--- What is being asked ---
A word-for-word transcription of the data below is required.

--- Collected data ---
= = = = =

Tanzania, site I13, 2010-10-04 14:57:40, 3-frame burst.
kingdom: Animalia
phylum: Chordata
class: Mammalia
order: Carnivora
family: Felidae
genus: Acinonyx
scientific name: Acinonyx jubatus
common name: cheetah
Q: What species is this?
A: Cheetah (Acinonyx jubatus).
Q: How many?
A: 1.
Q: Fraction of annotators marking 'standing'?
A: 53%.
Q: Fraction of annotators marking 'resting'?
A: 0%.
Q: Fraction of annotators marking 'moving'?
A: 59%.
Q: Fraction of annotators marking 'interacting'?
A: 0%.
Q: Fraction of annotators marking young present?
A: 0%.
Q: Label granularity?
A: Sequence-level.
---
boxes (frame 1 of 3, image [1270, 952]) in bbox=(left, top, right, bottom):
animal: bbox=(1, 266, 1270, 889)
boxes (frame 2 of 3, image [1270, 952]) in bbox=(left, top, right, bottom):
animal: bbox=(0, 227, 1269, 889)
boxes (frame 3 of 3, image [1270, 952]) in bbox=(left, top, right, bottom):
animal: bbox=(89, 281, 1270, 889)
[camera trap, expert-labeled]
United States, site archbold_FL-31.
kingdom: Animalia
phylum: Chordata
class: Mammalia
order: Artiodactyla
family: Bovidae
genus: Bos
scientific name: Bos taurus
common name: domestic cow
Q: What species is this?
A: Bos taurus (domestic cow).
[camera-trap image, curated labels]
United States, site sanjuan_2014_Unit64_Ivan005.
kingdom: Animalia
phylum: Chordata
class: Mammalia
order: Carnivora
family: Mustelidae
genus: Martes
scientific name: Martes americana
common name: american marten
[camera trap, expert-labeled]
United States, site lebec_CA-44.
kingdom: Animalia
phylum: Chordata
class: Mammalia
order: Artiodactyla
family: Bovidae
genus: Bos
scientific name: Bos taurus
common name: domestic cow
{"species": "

= = = = =

--- Response to this exercise ---
Tanzania, site I13, 2010-10-04 14:57:40, 3-frame burst.
kingdom: Animalia
phylum: Chordata
class: Mammalia
order: Carnivora
family: Felidae
genus: Acinonyx
scientific name: Acinonyx jubatus
common name: cheetah
Q: What species is this?
A: Cheetah (Acinonyx jubatus).
Q: How many?
A: 1.
Q: Fraction of annotators marking 'standing'?
A: 53%.
Q: Fraction of annotators marking 'resting'?
A: 0%.
Q: Fraction of annotators marking 'moving'?
A: 59%.
Q: Fraction of annotators marking 'interacting'?
A: 0%.
Q: Fraction of annotators marking young present?
A: 0%.
Q: Label granularity?
A: Sequence-level.
---
boxes (frame 1 of 3, image [1270, 952]) in bbox=(left, top, right, bottom):
animal: bbox=(1, 266, 1270, 889)
boxes (frame 2 of 3, image [1270, 952]) in bbox=(left, top, right, bottom):
animal: bbox=(0, 227, 1269, 889)
boxes (frame 3 of 3, image [1270, 952]) in bbox=(left, top, right, bottom):
animal: bbox=(89, 281, 1270, 889)
[camera trap, expert-labeled]
United States, site archbold_FL-31.
kingdom: Animalia
phylum: Chordata
class: Mammalia
order: Artiodactyla
family: Bovidae
genus: Bos
scientific name: Bos taurus
common name: domestic cow
Q: What species is this?
A: Bos taurus (domestic cow).
[camera-trap image, curated labels]
United States, site sanjuan_2014_Unit64_Ivan005.
kingdom: Animalia
phylum: Chordata
class: Mammalia
order: Carnivora
family: Mustelidae
genus: Martes
scientific name: Martes americana
common name: american marten
[camera trap, expert-labeled]
United States, site lebec_CA-44.
kingdom: Animalia
phylum: Chordata
class: Mammalia
order: Artiodactyla
family: Bovidae
genus: Bos
scientific name: Bos taurus
common name: domestic cow
{"species": "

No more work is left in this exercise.